My wife Trista, TJ Cumings, Mark Pellingra, and I are all sitting in the Frankfurt airport awaiting our connecting flight to Awassa. We just spent about 9 hours flying over the Atlantic from Washington, DC. You can see some of my pictures from the flight here and the airport here in Frankfurt.

We’re excited anticipating connecting with other Compassion International Staff and people from churches around the country as we visit Addis Ababa and Awassa in Ethiopia. We’ll be visiting the Compassion country office in Ethiopia, Child Development Programs, see Child Survival programs in progress, Complimentary Interventions, and visit our partner church – the Mulu Wongel Church in Awassa. 

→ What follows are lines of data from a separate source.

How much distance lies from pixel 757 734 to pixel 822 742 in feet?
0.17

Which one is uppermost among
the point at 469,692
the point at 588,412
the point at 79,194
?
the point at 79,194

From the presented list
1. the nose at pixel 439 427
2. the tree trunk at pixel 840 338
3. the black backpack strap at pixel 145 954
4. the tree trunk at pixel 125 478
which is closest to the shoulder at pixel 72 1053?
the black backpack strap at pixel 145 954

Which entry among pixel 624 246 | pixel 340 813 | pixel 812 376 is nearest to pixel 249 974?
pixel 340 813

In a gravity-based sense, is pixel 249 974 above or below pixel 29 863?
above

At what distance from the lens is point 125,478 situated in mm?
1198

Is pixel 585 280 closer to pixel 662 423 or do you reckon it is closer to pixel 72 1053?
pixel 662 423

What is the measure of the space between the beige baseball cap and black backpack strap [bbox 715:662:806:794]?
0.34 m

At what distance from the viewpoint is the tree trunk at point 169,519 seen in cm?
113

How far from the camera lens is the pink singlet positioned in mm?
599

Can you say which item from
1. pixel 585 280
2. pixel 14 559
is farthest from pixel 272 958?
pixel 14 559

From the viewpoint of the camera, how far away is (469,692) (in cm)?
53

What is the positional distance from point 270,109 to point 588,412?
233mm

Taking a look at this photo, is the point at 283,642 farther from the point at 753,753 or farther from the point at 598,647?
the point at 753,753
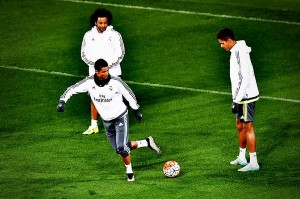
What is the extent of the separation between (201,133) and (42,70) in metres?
5.24

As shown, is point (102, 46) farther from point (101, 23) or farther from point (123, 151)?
point (123, 151)

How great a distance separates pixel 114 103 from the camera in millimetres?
15398

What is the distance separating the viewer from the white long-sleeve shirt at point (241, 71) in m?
15.3

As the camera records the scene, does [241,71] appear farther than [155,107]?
No

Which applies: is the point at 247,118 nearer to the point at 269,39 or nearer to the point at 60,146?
the point at 60,146

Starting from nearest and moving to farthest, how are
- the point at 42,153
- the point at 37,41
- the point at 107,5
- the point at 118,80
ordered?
the point at 118,80
the point at 42,153
the point at 37,41
the point at 107,5

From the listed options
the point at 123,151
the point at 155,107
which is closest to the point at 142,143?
the point at 123,151

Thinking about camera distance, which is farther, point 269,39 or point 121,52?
point 269,39

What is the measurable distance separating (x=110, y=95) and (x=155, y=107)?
153 inches

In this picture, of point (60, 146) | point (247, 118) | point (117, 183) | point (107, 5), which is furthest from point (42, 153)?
point (107, 5)

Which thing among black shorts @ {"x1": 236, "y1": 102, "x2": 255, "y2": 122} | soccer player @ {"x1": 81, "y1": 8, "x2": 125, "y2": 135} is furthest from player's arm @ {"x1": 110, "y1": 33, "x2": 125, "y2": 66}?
black shorts @ {"x1": 236, "y1": 102, "x2": 255, "y2": 122}

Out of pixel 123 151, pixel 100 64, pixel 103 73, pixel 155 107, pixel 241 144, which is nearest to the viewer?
pixel 100 64

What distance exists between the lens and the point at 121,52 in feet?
57.7

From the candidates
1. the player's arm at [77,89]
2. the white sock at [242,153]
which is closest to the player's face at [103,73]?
the player's arm at [77,89]
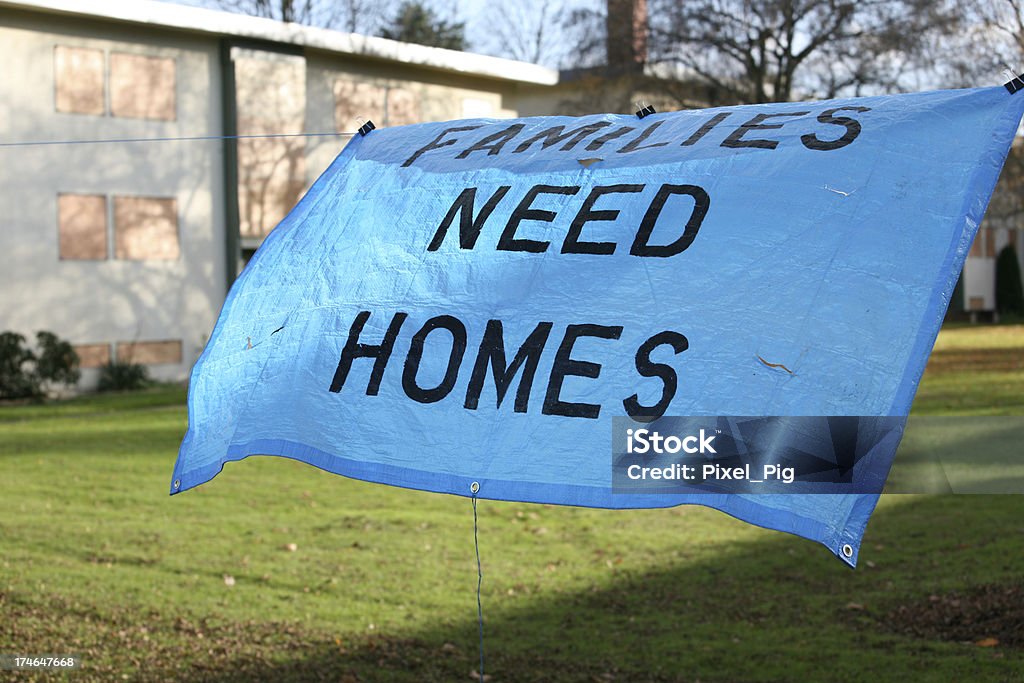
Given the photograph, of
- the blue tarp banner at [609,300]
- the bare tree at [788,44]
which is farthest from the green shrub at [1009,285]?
the blue tarp banner at [609,300]

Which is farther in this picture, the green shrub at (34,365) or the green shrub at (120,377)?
the green shrub at (120,377)

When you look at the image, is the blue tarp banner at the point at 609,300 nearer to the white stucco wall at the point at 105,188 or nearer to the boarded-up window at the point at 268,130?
the white stucco wall at the point at 105,188

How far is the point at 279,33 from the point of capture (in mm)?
24141

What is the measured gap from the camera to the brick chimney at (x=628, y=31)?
23.4 m

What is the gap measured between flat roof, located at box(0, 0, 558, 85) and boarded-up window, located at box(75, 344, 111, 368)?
5907 millimetres

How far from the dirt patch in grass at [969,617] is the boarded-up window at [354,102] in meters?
19.3

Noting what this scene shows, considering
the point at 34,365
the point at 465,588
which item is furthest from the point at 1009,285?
the point at 465,588

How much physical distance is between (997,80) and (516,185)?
16.6m

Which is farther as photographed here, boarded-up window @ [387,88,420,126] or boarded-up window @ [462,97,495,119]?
boarded-up window @ [462,97,495,119]

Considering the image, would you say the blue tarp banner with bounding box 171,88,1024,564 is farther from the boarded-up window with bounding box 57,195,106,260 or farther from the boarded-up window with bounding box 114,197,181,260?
the boarded-up window with bounding box 114,197,181,260

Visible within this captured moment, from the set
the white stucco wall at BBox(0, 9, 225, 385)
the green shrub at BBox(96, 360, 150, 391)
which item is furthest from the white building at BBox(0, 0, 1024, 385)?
the green shrub at BBox(96, 360, 150, 391)

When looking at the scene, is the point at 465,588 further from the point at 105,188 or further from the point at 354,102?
the point at 354,102

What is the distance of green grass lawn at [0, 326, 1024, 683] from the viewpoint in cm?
766

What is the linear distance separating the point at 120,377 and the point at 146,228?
2.90 metres
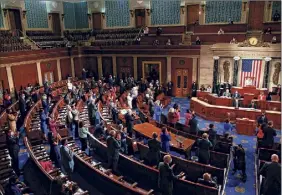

What I’m most excited about it meeting Mekdes and Zenabu – the two kids we sponsor, and Ashenafi – who is sponsored by South Harbor Kids. I’ve got a bunch of soccer balls  and team jerseys (thanks Hudsonville High Athletic program) and hope to possibly get a game going.

Please pray for us as we enter one of the poorest countries in the world and meet some of the most amazing people in the world, particularly children who are so deeply loved by their heavenly Father.

We don’t know what our connectivity will be in Ethiopia, but if we have it, I’ll try to share some of our journey here.